**Excerpt provided:**
You might also be interested in Herrick's new book, The Making of the New Spirituality: The Eclipse of the Western Religious Tradition (Downers Grove, IL: InterVarsity Press, 2003. 331 pp.), considering your interest in religious history.

I ordered it based upon the strength of his earlier book and just arrived in the mail day before yesterday from the publisher. He presents a broad approach to a religious evolution toward a new spirituality over a 300 year period. I haven't had a chance to do more than glance through it yet, but he touches upon a wide range of religious thought, from the religious ferment in the 1600's and deism to Joseph Smith and Erasmus Darwin during the 1800's to Ayn Rand(!), Buddhism and the New Age movement of today.

Being an atheist from age twelve when I realized the difference between real real and comic book real leaves me questioning much of any discussion of spirituality, but the book is interesting.

Just a thought.
Just Ken
CLASSical Liberal


Jason Kuznicki - 2/12/2005

Thank you for the recommendations. The Herrick work on deists seems particularly interesting to me, as I specialize in religious history and the enlightenment (though mostly on the other side of the channel). I will be sure to add it to my reading list.


Kenneth R Gregg - 2/12/2005

I have four suggestions. I can't seem to reduce it to one recommendation. All of these are excellent works:

Nature and Artifics: The Life and Thought of Thomas Hodgskin, 1787-1869 (Suffolk: The Boydell Press, 1998. 247 pp.) by David Stack. This is a brilliant intellectual and personal biography of Hodgskin. It covers not only his ideas from his time in the British Navy and his studies at Edinburgh University through his days helping to found the London Mechanics Institute and his time with the Economist, but the important distinctions of the sources of English radicalism of the period. Stack has some great material on the philosophical radicals.

Land Reform and Working Class Experience in Britain and the United States, 1800-1862 (Stanford: Stanford University Press, 1999. 372 pp.) by Jamie L. Bronstein. I don't know of any work which does a better job of covering the anglo-american land reform movements, the major figures (including my favorite, the great libertarian George Henry Evans) and ideas framed by the various English and American groups on land reform, and the strong interrelationships between the figures on both sides of the atlantic.

**Dataset section:**
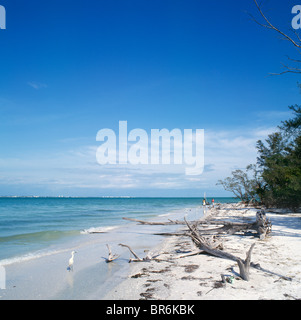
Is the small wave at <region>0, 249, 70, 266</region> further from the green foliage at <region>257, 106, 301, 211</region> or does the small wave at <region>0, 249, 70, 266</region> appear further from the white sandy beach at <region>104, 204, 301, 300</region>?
the green foliage at <region>257, 106, 301, 211</region>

**Exercise requirements:**
Rewrite the stretch of the book discussion from "Being an atheist" through "my reading list.", putting "agnostic" in place of "atheist". The listing is not relevant here.

**Output of the task:**
Being an agnostic from age twelve when I realized the difference between real real and comic book real leaves me questioning much of any discussion of spirituality, but the book is interesting.

Just a thought.
Just Ken
CLASSical Liberal


Jason Kuznicki - 2/12/2005

Thank you for the recommendations. The Herrick work on deists seems particularly interesting to me, as I specialize in religious history and the enlightenment (though mostly on the other side of the channel). I will be sure to add it to my reading list.